On Tuesday, the two countries held the first meeting of the Japanese shipyard repair working group, which will help U.S. shipbuilders focus on new ships while allowing ships to be repaired in Japan for greater efficiency and deterrence.

Fukasawa, in his opening remark at the meeting, said he hoped regional repair of U.S. Naval ships will help strengthen the Japanese defense industry, whose customers are largely limited to Japan's Defense Ministry and Self-Defense Force. Recent changes to defense policies are seen to be creating new business opportunities, however.

The industrial cooperation talks come at a time of growing tension in the face of an increasingly assertive China in the Indo-Pacific.

“The goal here is not more meetings. The goal is production,” Emanuel said on Monday, adding: “Those who want to do harm to the United States are not going to wait for our industrial capacity to build itself up."

The ambassador said China’s shipbuilding capacity will surpass the U.S. and that repairs in Japan of U.S. Navy ships and Air Force aircraft deployed in the region can free up U.S. industrial capacity to focus on building new ships.

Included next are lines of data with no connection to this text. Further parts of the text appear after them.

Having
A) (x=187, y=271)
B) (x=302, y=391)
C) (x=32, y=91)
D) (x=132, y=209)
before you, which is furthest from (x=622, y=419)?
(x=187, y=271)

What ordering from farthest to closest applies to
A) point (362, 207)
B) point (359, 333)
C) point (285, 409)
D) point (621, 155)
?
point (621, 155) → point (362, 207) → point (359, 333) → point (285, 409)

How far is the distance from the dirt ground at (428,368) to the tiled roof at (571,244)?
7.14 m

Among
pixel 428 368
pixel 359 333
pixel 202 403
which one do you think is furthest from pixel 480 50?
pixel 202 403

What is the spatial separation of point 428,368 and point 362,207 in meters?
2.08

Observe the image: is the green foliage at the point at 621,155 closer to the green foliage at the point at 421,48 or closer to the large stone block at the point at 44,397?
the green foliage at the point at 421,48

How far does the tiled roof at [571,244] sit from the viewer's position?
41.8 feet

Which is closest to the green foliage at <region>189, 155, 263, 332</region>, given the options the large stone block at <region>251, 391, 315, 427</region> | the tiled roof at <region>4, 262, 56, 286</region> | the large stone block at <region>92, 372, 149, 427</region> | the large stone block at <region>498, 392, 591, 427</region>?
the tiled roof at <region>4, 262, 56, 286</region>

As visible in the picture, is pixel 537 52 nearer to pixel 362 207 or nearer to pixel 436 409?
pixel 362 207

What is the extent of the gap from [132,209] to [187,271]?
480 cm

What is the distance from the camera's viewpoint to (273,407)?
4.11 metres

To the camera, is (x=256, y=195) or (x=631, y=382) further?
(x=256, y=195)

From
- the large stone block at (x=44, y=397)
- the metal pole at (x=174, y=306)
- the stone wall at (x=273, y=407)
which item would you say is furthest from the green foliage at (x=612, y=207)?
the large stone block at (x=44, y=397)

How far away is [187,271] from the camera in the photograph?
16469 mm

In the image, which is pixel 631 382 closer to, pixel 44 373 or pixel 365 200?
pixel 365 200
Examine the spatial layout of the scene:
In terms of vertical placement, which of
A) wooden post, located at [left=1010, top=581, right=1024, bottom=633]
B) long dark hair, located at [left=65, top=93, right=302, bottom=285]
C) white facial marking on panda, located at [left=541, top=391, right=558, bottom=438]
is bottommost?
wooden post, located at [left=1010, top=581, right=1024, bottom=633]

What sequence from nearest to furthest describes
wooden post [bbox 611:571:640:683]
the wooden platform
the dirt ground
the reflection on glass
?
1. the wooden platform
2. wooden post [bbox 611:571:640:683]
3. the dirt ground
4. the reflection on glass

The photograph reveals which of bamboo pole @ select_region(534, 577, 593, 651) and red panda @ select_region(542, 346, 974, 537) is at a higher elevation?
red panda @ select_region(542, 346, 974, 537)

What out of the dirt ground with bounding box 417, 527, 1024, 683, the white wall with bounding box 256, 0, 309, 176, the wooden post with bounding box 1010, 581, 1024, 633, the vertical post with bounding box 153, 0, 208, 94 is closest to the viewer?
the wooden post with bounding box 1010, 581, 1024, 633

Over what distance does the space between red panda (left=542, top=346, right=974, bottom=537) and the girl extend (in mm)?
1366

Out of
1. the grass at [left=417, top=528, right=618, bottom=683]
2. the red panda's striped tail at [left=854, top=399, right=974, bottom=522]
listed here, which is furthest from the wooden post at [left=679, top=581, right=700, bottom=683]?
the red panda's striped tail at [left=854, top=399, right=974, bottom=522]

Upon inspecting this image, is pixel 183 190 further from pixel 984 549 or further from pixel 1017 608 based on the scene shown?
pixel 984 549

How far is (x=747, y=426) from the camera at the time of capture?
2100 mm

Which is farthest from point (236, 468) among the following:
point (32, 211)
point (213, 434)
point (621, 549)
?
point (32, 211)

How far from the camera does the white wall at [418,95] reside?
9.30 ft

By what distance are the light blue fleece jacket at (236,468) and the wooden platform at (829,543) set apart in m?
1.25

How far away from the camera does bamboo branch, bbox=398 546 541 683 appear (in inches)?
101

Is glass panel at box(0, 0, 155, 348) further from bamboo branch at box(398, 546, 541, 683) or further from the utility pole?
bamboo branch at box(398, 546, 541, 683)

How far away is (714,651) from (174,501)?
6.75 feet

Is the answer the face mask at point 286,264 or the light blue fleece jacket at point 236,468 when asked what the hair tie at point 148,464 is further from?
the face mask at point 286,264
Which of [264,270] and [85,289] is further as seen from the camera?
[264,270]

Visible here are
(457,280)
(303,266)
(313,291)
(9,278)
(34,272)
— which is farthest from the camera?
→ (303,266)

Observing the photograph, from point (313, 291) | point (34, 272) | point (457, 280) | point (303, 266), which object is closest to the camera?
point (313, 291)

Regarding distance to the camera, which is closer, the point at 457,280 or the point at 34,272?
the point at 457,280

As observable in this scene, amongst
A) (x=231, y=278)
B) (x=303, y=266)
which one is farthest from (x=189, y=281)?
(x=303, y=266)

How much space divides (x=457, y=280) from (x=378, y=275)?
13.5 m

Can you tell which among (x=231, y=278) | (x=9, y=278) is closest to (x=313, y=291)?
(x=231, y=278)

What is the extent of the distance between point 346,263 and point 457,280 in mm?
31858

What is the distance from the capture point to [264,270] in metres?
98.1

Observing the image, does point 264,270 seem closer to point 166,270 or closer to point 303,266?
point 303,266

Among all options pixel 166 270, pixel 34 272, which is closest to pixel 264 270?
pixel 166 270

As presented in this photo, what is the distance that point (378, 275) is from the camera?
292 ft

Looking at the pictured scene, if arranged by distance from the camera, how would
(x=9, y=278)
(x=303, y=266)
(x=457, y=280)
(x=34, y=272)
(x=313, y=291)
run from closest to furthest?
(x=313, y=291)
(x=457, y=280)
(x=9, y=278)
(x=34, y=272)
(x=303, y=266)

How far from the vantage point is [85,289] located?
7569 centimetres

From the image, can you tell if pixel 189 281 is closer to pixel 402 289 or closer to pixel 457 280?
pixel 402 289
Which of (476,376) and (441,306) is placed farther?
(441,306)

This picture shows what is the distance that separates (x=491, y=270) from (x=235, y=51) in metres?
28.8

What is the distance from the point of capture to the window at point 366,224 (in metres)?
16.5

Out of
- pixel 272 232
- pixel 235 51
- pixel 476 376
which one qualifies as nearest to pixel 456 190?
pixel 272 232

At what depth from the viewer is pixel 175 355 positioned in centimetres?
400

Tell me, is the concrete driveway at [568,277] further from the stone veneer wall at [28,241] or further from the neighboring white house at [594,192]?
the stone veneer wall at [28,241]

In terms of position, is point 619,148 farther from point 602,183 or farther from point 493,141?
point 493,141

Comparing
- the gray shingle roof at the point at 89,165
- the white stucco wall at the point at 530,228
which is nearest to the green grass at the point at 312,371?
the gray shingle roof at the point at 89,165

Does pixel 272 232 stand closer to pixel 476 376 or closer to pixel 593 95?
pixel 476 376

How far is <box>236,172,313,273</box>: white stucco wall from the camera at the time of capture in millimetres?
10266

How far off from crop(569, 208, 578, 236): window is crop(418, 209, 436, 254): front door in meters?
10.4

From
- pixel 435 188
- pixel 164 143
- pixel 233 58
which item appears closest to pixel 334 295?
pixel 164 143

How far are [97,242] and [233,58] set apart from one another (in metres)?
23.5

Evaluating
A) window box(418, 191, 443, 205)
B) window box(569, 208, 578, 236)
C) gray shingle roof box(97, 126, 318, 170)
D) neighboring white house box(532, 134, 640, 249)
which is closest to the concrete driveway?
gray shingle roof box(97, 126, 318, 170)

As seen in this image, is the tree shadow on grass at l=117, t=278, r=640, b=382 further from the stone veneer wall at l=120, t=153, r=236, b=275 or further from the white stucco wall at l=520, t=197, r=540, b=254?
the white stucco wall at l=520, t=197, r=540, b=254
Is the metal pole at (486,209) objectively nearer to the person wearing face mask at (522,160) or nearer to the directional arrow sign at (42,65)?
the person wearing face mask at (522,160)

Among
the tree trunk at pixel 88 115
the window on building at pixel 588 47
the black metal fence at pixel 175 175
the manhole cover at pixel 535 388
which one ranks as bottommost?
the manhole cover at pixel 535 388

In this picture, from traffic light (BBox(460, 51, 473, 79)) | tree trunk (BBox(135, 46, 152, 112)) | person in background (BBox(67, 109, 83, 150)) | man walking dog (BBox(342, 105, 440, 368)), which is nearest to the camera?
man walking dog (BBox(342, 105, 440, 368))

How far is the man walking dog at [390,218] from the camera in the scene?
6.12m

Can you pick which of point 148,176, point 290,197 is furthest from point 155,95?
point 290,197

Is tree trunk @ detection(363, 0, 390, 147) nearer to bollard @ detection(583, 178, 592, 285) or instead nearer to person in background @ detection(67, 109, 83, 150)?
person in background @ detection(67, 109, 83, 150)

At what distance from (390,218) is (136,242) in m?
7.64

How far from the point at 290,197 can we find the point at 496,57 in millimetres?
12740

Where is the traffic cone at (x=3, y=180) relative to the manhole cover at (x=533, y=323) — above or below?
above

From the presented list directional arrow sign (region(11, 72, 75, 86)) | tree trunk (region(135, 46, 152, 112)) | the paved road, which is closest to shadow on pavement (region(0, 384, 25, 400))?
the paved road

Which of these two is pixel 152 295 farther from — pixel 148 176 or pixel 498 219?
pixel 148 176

Japan has been accelerating its military buildup and significantly increased joint operations with the United States, while trying to strengthen its mostly domestic defense industry.

Japan is the only foreign home port for a U.S. aircraft carrier deployed in the region.

Japan in December eased its arms export restrictions to accommodate a U.S. request for shipment of surface-to-air PAC-3 missile interceptors produced in Japan under an American license to complement U.S. inventory that has decreased due to its support for Ukraine.